Peut-être est-ce là la seule nécessité de la justification biblique ou métaphorique de tout poil : réintroduire un semblant de rationalité pour mettre à distance ce dans quoi l’on perdait pied ; nous permettre d’être terrifié puis l’oublier avant même d’en avoir fait des cauchemars, sans que cela ait trop poissé.

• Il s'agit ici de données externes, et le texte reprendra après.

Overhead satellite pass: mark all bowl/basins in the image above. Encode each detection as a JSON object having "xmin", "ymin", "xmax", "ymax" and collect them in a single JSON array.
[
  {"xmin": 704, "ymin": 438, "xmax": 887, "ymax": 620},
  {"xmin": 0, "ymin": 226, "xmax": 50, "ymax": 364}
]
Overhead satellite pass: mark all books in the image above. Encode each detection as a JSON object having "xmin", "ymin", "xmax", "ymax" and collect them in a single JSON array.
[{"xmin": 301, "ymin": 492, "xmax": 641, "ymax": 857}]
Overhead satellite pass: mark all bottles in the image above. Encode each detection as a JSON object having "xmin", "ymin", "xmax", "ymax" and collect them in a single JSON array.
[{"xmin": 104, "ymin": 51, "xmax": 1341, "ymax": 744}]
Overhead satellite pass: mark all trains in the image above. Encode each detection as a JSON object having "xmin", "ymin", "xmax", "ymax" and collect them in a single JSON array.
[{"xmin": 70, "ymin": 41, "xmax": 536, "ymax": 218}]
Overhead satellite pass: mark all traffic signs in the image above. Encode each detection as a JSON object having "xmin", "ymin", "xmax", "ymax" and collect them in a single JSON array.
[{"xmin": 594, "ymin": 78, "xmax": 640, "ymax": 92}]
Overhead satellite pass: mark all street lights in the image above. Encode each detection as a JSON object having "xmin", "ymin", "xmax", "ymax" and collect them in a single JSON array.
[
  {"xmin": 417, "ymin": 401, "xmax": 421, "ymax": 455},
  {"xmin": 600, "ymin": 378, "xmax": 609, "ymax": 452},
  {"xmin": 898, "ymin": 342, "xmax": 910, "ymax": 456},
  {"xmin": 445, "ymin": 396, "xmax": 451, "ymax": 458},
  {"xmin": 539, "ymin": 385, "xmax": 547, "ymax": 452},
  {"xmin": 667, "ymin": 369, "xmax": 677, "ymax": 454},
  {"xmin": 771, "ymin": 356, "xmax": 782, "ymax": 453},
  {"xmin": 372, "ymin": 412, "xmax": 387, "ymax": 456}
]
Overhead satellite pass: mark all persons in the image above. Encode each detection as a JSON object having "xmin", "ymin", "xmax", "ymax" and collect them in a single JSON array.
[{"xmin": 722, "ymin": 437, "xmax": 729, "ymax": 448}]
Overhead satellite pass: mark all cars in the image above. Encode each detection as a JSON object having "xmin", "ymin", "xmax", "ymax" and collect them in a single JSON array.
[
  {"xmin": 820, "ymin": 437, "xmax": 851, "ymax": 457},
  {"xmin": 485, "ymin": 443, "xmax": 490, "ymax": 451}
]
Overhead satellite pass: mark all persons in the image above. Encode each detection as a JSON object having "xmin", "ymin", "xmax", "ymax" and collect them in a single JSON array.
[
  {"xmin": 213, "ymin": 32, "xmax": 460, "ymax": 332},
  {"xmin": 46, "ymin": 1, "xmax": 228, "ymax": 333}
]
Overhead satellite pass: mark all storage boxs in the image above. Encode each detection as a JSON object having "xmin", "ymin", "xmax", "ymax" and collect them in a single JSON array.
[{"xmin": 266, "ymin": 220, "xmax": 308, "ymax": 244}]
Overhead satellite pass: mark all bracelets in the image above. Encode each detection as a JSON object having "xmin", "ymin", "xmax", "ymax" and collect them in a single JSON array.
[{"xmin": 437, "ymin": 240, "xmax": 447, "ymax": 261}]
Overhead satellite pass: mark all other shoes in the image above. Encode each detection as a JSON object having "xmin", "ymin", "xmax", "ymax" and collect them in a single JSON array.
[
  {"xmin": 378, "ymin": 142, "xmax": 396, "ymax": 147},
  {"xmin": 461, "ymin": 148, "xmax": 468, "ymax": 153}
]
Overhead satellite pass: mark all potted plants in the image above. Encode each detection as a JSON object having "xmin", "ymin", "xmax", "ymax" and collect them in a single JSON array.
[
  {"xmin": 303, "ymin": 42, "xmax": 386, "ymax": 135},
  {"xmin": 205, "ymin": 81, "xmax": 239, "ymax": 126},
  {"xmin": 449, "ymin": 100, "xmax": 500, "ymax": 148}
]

Et peut-être la seule nécessité du film : me donner l’envie de briquer-ranger-m’occuper de chez moi. Là où la remise en ordre perpétuelle de l’héroïne revenait à pisser dans le tonneau des Danaïdes, m’occuper de mon environnement immédiat s’est soudain retrouvé paré de vertus apaisantes. Comme quoi, la métaphore de la Terre nourricière, rétrogradée à l’environnement immédiat, réduite à son seul signifiant de travaux domestiques, a peut-être porté ses fruits… Du moins mon congélateur est-il dégivré. Eh ouais.

Néo-Noé

En allant voir l’adaptation du mythe de Noé, on s’attend à de l’antique. Mais dans l’histoire accélérée d’Adam aux descendants de Caïn se glissent les images d’une ville industrielle tout droit sortie de Dickens et de géants de pierre tout droits sortis d’un film d’anticipation : le futur (de SF) et le passé (mythologisé) se télescopent pour faire du film d’Aronofsky une fable écologiste. Noé et sa famille de bobos antiques mangent ainsi des graines tandis que s’écharpent les destructeurs de la nature, avides de zohar (un or noir générique) et carnivores (donc pécheurs). Les géants de pierre, censés être des anges de lumière punis par Dieu pour avoir porté leur savoir aux hommes, servent surtout à éliminer la question de savoir comment Noé a pu bâtir de ses petites mimines une arche pouvant contenir deux échantillons de chaque espèce du règne animal (du coup, cela n’aurait pas dû prendre dix ans – mais vu qu’on récupère ainsi Emma Watson, ça va, on ne dira rien).

D’une manière générale, Aronofksy a cherché à éliminer les épineuses questions d’ordre matériel pour que le spectateur puisse se concentrer sur la dimension symbolique du mythe : les animaux accourent ainsi d’eux-mêmes, mus par la volonté divine (le parce que religieux qui a réponse à tout), et ils sont plongés dans le sommeil grâce à une poudre de perlimpimpin bio pour que Noé et sa famille n’aient pas à les nourrir et les empêcher de s’entre-tuer (je n’ai pas pu m’empêcher de penser que ça devait quand même dauber). Je soupçonne également Emma Watson d’avoir enseigné au réalisateur un certain sortilège pour optimiser le rapport dimension extérieure/capacité intérieure de cette arche façon sac de Mary Poppins.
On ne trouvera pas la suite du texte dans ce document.